Loving this quote from Barbra Streisand,
“I’ve been called many names like perfectionist, difficult and obsessive. I think it takes obsession, takes searching for the details, for any artist to be good.”
Do I agree with it? Do I agree with it when applied to running your own agency business? Well, yes and no.
Yes, perfectionist.
Yes, difficult.
Yes, obsessive.
But also, no.
One side of running a great agency is not settling for second best. Not being happy with good enough.
This all reminds me of the George Bernard Shaw quote,
“The reasonable man adapts himself to the world; the unreasonable one persists in trying to adapt the world to himself. Therefore, all progress depends on the unreasonable man.”

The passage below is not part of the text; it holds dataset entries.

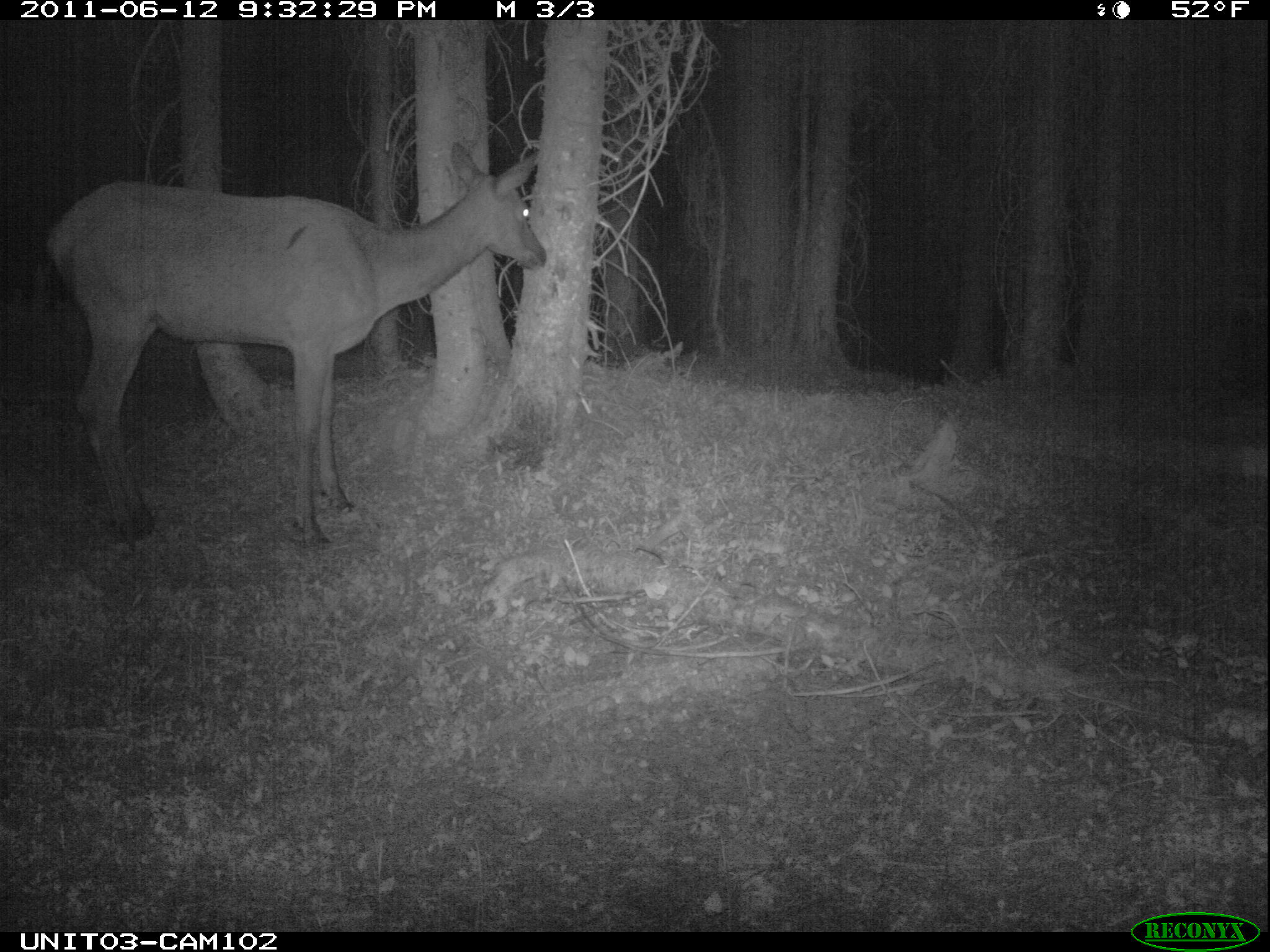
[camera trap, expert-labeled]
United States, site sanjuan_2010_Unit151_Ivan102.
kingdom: Animalia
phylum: Chordata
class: Mammalia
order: Artiodactyla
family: Cervidae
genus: Cervus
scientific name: Cervus elaphus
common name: red deer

Yes, you need to strive and yes, you need to push the boundaries.
However, these attributes – perfectionist, difficult, obsessive – just in case these are characteristics you display or aspire to, can make you pretty difficult to live with.
There has to be a flip-side that they miss. A yin to their yang. The capacity to step back and see the bigger picture. The capacity to see things from the point of view of the customer, to understand what is important to them. The ability to deliver on time, to specification.
What is clear to me is that your agency does need two characters (ideally two people) running it: the visionary (extrovert, strategist, blue-skies, big-picture thinker) and an implementer or integrator (making stuff happen when and where and how it was scheduled).
The side of obsession I struggle with is when it turns from perfectionist and difficult to downright obnoxious, thick-skinned, selfish and win-at-all-cost.
Put simply, I do not believe you need to be a total and utter sh*t to be successful. After all, success, for most of us, is not simply about valuation on exit. If it were, we’d be in banking.